Sun Microsystems and Google have formed a software alliance to take on Microsoft.
An agreement between the pair will make it easier for millions of users to freely obtain the Google Toolbar and the OpenOffice.org office suite, which is an open-source rival to Microsoft’s Office suite.
The partners will also jointly promote Sun's Java software for the desktop, which rivals Microsoft's desktop technology.
Java software for the desktop, also known as the Java Runtime Environment (JRE), needs to be installed on a machine in order for it to run Java-based applications. Over 700 million desktop users already use Java technology, according to Sun.

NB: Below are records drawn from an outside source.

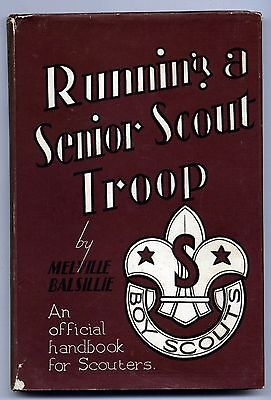 Running a Senior SCOUT TROOP ~ 1957 Hardcover by Melville Balsillie ~ SIGNED!!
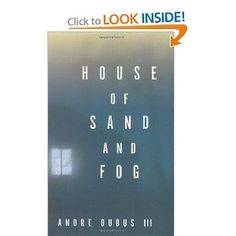 House of Sand and Fog (Oprah's Book Club): Andre Dubus III: 9780393046977: Amazon.com: Books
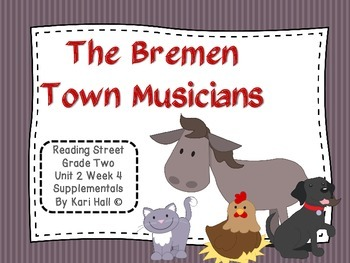 Reading Street The Bremen Town Musicians Unit 2 Week 4 Differentiated 2nd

Sun will include the Google Toolbar as an option for consumer downloads of the Java Runtime Environment and the companies have agreed to explore opportunities to promote and enhance OpenOffice.org.
The agreement fell short of earlier expectations that the two companies would jointly promote and sell Sun’s more feature-rich Star Office 8 suite, which has just been launched and is much cheaper than Microsoft’s Office.
Scott McNealy, chief executive officer of Sun Microsystems, said, "Working with Google will make our technologies available more broadly, increase options for users, lower barriers and expand participation worldwide.
“Free and open-source technologies, such as OpenOffice.org, the OpenSolaris operating system and Java, have never been safer or offered more choices.”
Eric Schmidt, chief executive officer of Google, said, "Google and Java are two of the most widely recognised technology brands. The Google Toolbar offers useful internet search services while Java enables richer interactive content. We look forward to exploring other related areas of collaboration."